→ Task statement
Reproduce the entries verbatim from the line containing "SDO full-disk sequence" through the line containing "lookup(B7.4 flare)", leaving out the pictures.

---- Available data

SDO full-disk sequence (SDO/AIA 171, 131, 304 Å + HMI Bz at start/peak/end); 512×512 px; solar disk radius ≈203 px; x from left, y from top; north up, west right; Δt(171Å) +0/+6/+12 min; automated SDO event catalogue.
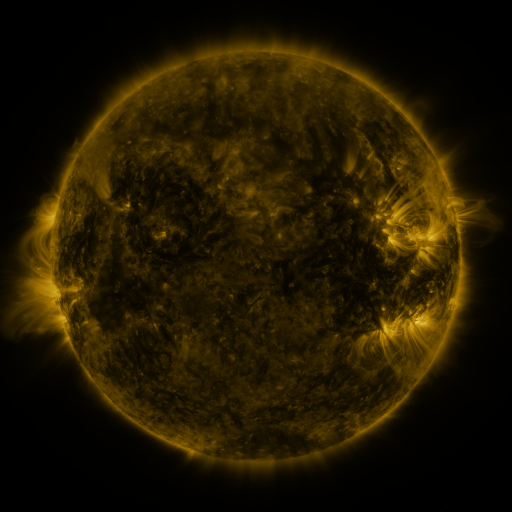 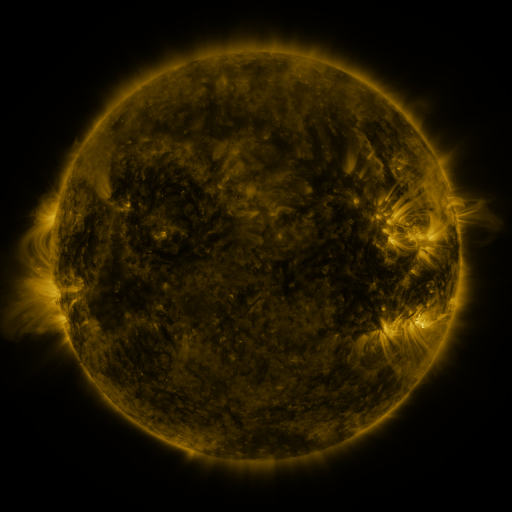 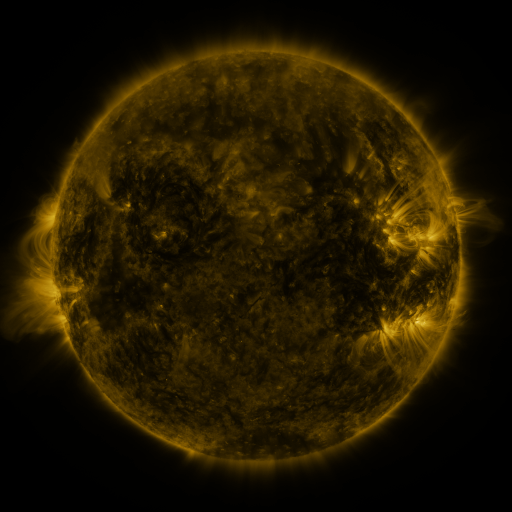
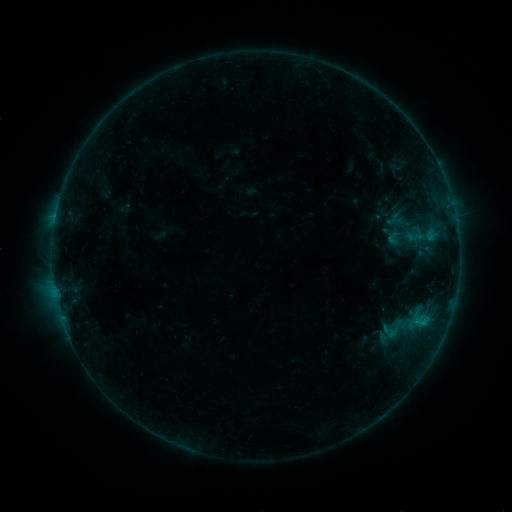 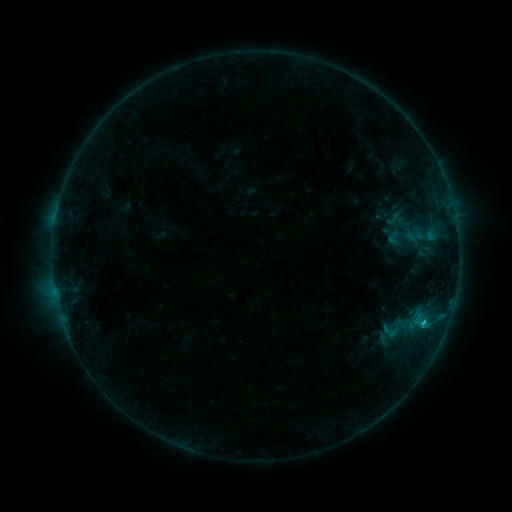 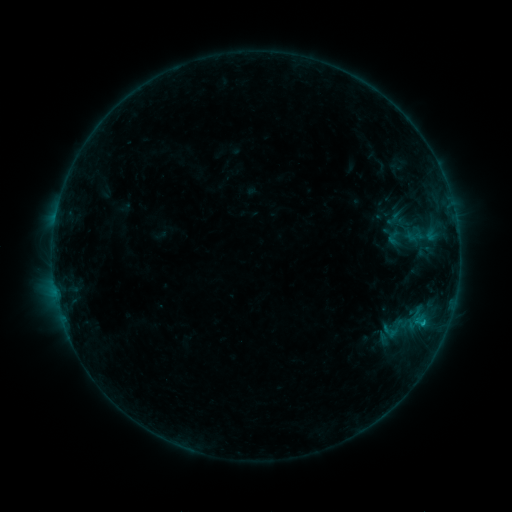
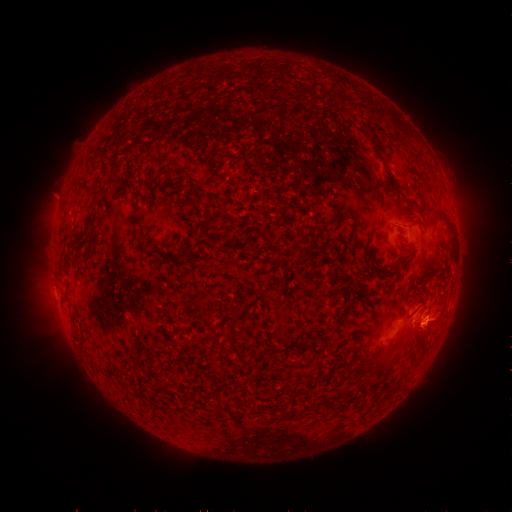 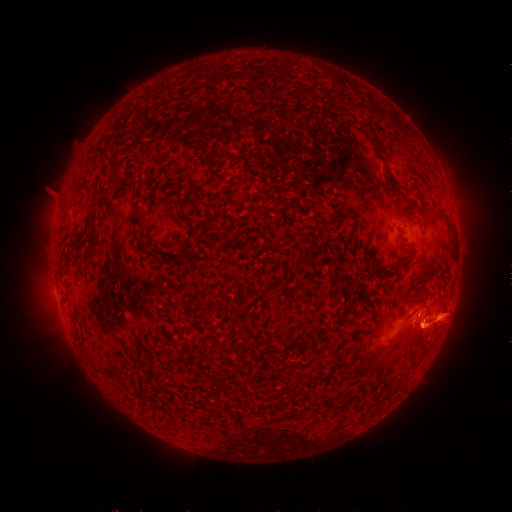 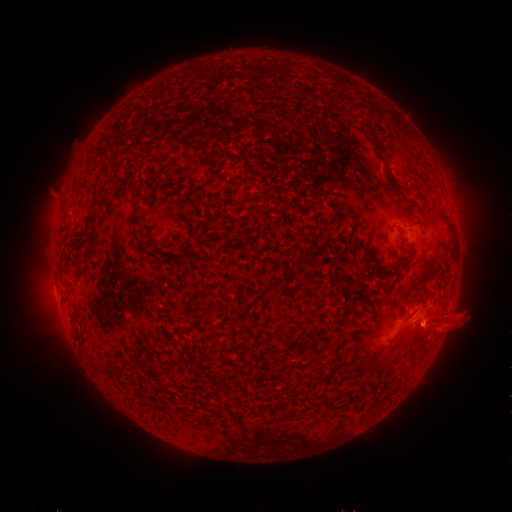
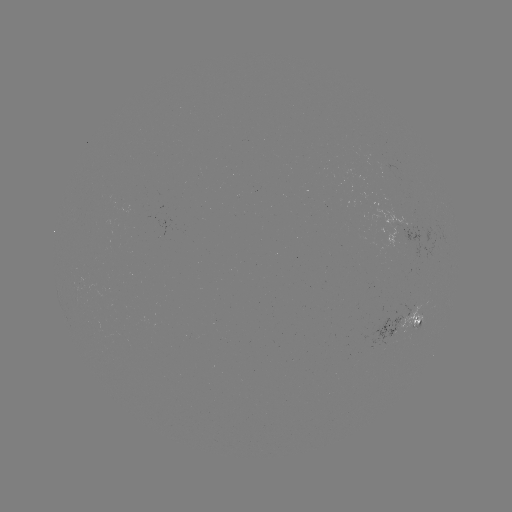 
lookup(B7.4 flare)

--------
---- Available data

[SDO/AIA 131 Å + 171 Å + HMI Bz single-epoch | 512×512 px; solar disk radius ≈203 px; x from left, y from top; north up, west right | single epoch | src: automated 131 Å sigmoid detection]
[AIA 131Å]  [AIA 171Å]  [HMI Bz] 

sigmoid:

--------
---- Available data

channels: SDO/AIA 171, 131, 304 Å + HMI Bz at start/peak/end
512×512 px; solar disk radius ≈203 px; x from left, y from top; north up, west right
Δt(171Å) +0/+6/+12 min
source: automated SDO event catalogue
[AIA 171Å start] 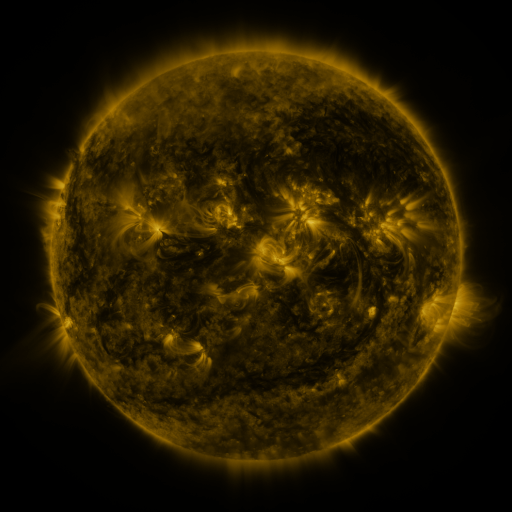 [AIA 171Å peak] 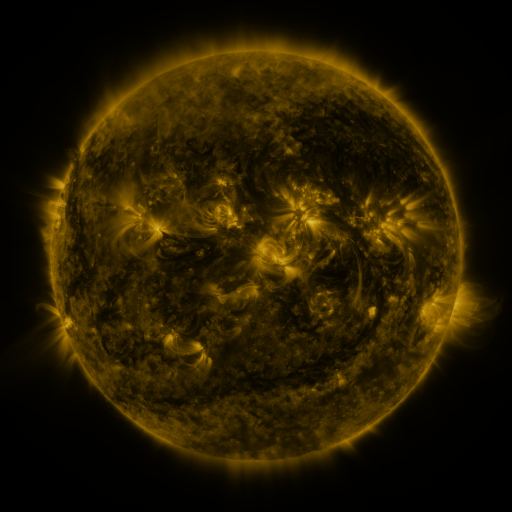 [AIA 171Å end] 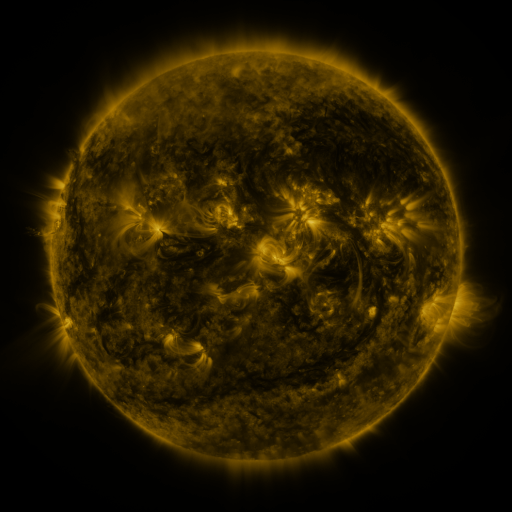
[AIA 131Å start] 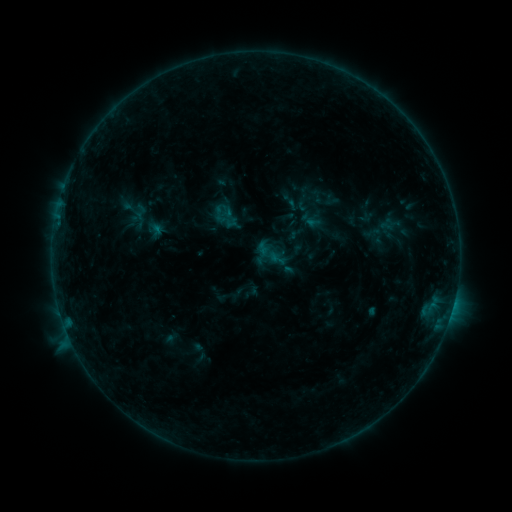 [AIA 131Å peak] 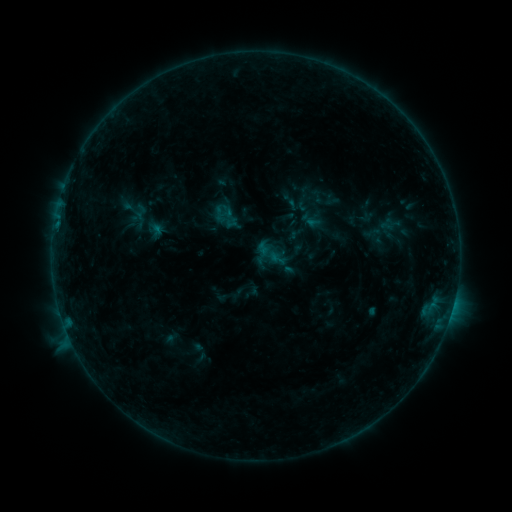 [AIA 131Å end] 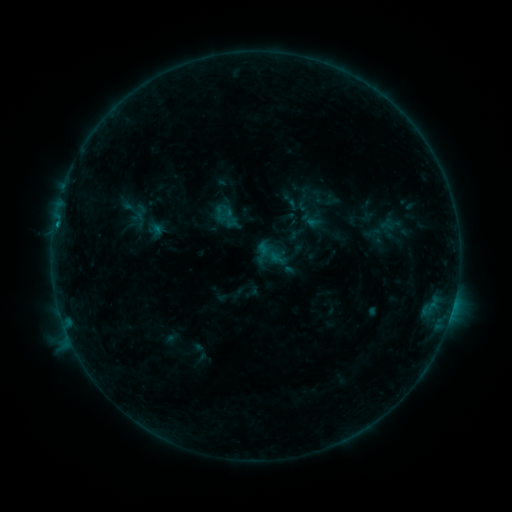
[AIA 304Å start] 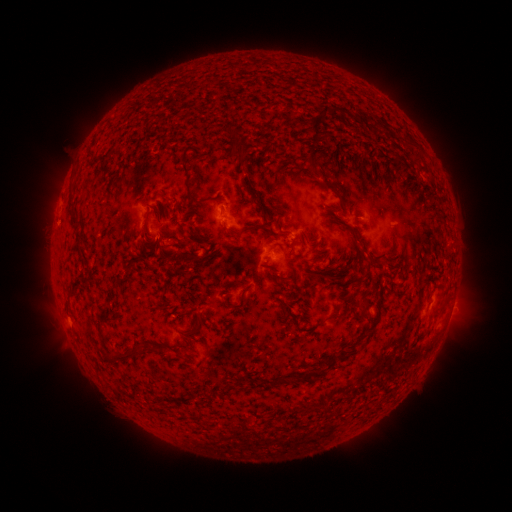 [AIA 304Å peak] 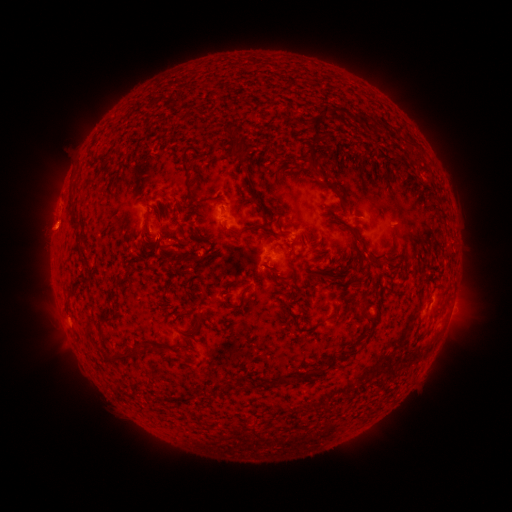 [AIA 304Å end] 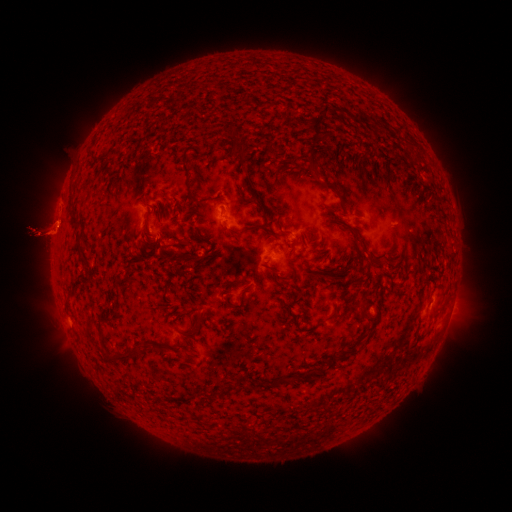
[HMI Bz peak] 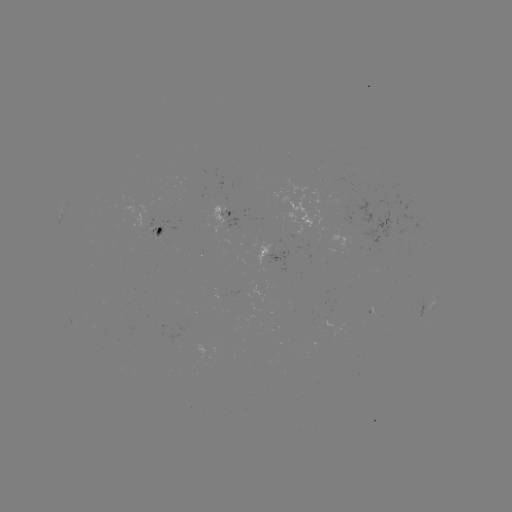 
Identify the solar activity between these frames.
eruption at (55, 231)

--------

→ Full response
SDO full-disk sequence (SDO/AIA 171, 131, 304 Å + HMI Bz at start/peak/end); 512×512 px; solar disk radius ≈203 px; x from left, y from top; north up, west right; Δt(171Å) +0/+6/+12 min; automated SDO event catalogue.
lookup(B7.4 flare)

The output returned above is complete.